This I Believe – I Believe in Sweat
I once knew a Los Angeles ballerina who divided the world into those she called “mentaloids” and the others, like herself, “physicaloids”. Mentaloids were cerebral by nature, preferring reading, games, and discourse to anything requiring bodily exertion. Physicaloids were people who loved a good workout, played on teams, or ran as much for pleasure as for avoidance of fat. Although I took no genuine enjoyment in exercise until I was in my thirties, I think I can safely consider myself a hybrid of these broad categories. The joy I have received from pushing myself physically came as a surprise, and has taught me more about discipline than any job or class ever did.
I am no heroic jock, and if you transplanted my current mindset into my adolescent body, I would still never be more than a yeomen at best, the junior varsity worker bee who doesn’t humiliate the team but wins no special accolades either.
The roots of my sedentary past were in bookishness, the sure sign of a mentaloid. My mother took an occasional aerobics class, and my father swam competitively as a young man. But I was known as a smart girl and in the world of teenage identity conceived of by others, I felt both obliged to fulfill this role and lost and uncomfortable when I stepped out of it.

(Dataset entries)
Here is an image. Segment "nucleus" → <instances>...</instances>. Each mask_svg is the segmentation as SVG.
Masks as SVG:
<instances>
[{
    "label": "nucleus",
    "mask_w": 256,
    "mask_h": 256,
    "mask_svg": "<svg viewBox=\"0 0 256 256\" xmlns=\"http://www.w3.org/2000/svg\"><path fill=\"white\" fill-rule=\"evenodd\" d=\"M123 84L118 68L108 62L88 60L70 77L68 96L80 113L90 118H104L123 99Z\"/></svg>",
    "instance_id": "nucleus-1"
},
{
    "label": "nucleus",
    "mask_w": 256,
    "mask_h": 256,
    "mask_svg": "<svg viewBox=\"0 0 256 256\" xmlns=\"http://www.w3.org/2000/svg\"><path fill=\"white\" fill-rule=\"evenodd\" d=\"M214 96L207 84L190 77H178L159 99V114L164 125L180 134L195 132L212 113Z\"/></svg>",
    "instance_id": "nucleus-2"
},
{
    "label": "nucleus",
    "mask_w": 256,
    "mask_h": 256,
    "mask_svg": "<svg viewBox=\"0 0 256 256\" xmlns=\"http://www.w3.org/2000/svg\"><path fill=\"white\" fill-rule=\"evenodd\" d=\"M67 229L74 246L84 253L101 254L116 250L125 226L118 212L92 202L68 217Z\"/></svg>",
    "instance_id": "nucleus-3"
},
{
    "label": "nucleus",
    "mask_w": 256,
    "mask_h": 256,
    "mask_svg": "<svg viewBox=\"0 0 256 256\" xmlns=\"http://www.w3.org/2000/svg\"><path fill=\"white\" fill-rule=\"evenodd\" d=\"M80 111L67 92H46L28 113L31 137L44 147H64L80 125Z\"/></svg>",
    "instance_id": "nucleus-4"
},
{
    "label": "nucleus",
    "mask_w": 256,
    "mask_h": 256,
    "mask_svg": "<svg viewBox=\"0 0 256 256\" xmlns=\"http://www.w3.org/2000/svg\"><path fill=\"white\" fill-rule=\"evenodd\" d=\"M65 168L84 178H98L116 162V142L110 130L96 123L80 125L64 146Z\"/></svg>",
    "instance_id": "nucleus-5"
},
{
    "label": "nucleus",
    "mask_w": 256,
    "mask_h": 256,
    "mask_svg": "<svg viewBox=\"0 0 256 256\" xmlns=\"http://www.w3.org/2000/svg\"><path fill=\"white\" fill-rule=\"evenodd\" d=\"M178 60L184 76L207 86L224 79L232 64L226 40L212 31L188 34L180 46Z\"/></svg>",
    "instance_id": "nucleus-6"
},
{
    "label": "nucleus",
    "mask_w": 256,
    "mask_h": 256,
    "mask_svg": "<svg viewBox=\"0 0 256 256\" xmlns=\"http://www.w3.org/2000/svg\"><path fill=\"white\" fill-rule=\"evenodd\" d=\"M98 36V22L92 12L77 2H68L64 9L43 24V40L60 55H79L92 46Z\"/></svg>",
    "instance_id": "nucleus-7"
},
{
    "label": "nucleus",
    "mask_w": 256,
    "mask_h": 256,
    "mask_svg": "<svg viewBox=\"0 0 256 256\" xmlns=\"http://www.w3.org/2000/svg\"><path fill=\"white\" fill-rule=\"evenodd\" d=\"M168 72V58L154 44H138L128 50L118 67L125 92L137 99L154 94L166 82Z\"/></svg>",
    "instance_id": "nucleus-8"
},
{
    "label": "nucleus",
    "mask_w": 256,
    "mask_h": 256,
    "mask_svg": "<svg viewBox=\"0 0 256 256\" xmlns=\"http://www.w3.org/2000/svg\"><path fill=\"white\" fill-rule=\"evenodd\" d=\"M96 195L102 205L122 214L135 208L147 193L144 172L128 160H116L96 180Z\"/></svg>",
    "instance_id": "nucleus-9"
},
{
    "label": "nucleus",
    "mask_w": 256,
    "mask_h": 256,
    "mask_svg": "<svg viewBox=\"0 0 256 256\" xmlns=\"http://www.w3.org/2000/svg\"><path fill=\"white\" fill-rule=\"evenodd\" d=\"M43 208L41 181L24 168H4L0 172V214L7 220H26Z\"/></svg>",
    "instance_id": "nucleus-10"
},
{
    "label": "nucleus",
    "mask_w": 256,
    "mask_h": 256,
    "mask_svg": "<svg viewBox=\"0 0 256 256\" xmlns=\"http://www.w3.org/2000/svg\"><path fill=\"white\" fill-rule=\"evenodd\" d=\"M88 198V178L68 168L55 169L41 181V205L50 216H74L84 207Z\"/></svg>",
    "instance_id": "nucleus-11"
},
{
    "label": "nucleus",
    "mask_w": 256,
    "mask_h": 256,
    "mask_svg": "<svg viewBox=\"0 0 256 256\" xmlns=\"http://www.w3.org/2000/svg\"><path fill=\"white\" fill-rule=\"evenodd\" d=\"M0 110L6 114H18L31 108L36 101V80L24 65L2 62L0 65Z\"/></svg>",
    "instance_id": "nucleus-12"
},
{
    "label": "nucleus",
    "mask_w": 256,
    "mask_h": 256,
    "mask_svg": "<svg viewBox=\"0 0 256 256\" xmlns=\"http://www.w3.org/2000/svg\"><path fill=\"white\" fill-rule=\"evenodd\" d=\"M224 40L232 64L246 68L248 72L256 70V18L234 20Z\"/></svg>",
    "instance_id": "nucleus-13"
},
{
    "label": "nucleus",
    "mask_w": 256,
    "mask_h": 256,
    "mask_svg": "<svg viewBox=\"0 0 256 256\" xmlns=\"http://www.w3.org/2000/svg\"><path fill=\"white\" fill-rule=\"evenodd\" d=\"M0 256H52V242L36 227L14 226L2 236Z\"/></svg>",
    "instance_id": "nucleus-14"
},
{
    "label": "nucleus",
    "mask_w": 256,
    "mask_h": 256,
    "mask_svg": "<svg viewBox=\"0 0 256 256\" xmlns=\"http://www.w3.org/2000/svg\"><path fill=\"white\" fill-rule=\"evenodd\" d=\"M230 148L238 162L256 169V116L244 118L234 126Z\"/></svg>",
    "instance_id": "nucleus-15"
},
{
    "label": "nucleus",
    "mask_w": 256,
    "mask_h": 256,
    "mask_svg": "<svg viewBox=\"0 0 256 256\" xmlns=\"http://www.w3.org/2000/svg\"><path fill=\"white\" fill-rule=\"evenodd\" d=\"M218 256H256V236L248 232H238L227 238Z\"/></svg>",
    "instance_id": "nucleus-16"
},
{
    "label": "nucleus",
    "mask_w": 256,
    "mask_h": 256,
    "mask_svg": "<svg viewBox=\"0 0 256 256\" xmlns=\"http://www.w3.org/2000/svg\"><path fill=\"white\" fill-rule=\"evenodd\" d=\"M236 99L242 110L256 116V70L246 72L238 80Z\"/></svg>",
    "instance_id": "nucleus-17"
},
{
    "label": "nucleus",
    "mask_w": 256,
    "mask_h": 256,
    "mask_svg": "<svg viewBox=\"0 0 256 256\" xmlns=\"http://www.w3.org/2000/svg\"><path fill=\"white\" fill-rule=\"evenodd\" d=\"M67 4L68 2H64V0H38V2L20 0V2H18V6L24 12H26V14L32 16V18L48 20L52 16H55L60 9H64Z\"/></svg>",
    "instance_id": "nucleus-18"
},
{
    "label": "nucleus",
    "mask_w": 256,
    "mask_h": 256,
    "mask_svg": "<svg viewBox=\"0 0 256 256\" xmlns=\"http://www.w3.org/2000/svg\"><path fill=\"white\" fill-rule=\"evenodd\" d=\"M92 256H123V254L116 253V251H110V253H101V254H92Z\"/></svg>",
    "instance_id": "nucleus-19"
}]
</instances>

> _Assignment A_
In the essay on sweat, what did the writer's father do competitively as a young man?
> _Assignment B_
Carry on the essay about sweat from the point where it stops, keeping its voice and first-person perspective.

> _Answer space A_
He swam competitively.

> _Answer space B_
What I derive from actual sweat is a feeling of accomplishment, for sure. But my systematic embrace of exercise over the last eight years or so came on gradually, after many enthusiastic starts that ended a week or two after the initial gym visit. Ironically, I was a graduate student in public health, studying but not necessarily practicing my belief in preventative medicine. In those days, I would work up the resolve to do something physical, an exercise class or maybe the stairs at UCLA. While I would be huffing and sweating, I would see the whole picture of my new undertaking in my mind. The struggle of the first time would soon be replaced by mastery and cool-headed discipline. The mental cobwebs of my daily existence, the career angst of my twenties, family problems, would fall away as the underlying logic of each issue came into sharp relief during a short, intense stress on my body. I imagined that along with a svelte body, I would relish this one-on-one time with my demons and illusions. But I was ready for neither a fitter body nor a clearer head.
As time passed, a lifelong weight problem that had ebbed, flowed, but never disappeared, got worse. I was fortunate that many other things fared better: career, family, and my relationship with my husband. While it was a quiet and slow revolution, taking on exercise and making it about feeling wonderful, it was what began to teach me the value of daily work and long-term goals. Although I will always have to work on my health, a good sweaty workout has become a safe haven for me. I always assumed that I had to start with my head to get to my body, but it turns out that, for me, it was the other way around.